Determining the Content Type
The extensionmapper.properties configuration file located in the \renditionplus\bin\custom\ directory for mapping the file extensions for content type has the highest priority. This makes it possible to define user-specific content types based on file extensions and to provide targeted custom converters for these content types.
Examples:
tff=image/tiff
adf=custom/compound
Renditions from External Sources
enaio® documentviewer provides REST endpoints that external rendition creators can use to file their renditions in the Documentviewer cache, thereby reducing the load on the system:
Post/ Get: /osrenditioncache/app/api/dms/{id}/contents/renditions/{type}
Minimum Required Text Length
The minimum required text length that is used to detect whether a text extract is valid and sent to the OCR can be changed via the config.properties configuration file located in the <installdir>\webapps\osrenditioncache\WEB-INF\classes\config\ directory.

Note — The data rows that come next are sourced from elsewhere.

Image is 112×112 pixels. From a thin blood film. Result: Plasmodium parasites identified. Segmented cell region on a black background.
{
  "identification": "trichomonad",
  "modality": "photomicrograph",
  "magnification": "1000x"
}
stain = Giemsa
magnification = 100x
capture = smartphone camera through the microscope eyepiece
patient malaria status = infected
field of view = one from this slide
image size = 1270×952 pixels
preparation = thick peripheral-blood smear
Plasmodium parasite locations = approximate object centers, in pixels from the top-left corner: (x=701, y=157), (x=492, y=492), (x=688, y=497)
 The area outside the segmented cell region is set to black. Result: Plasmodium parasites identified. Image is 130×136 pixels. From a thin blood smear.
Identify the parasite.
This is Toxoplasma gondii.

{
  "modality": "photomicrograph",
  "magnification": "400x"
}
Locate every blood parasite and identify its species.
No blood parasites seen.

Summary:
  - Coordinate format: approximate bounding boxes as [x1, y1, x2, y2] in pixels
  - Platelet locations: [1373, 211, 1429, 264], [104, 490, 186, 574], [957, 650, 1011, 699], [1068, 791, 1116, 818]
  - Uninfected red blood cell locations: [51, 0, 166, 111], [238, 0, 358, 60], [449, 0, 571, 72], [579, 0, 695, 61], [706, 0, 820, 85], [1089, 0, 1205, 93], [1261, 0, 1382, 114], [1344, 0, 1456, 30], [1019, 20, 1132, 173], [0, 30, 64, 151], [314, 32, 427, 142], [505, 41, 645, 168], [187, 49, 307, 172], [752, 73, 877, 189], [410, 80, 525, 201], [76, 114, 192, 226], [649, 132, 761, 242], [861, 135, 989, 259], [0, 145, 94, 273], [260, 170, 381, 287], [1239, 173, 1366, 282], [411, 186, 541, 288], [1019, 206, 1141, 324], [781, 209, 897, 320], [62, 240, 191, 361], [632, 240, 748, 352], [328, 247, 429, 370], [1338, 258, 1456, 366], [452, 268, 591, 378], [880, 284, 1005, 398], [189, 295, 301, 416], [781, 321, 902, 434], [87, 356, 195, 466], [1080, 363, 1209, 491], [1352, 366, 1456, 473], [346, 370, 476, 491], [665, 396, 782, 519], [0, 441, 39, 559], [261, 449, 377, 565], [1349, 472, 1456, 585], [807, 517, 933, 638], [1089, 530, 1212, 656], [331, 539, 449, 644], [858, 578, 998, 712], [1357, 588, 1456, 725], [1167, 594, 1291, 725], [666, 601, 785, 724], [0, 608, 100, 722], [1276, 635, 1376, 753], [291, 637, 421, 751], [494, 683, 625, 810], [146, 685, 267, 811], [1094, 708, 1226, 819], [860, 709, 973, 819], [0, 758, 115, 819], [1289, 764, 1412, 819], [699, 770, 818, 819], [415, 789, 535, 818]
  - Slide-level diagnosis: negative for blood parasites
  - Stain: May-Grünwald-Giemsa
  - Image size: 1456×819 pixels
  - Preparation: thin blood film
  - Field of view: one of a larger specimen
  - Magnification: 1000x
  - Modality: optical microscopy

rendition.textExtraction.minTextLength=5
File Formats for OCR
The file formats that are to be sent to the OCR can be specified via the config.properties configuration file located in the <installdir>\webapps\osrenditioncache\WEB-INF\classes\config\ directory. Default:
rendition.ocrSelectionPredicate=image/tif,application/pdf
Example: rendition.ocrSelectionPredicate=image/tif,application/pdf,image/png
Maximum File Size
The maximum size of files processed can be specified via the config.properties configuration file located in the <installdir>\webapps\osrenditioncache\WEB-INF\classes\config\ directory. Default:
system.maxFileSizeForObjectInMB=1024
If an object has multiple content files, then this value applies to the sum of the files.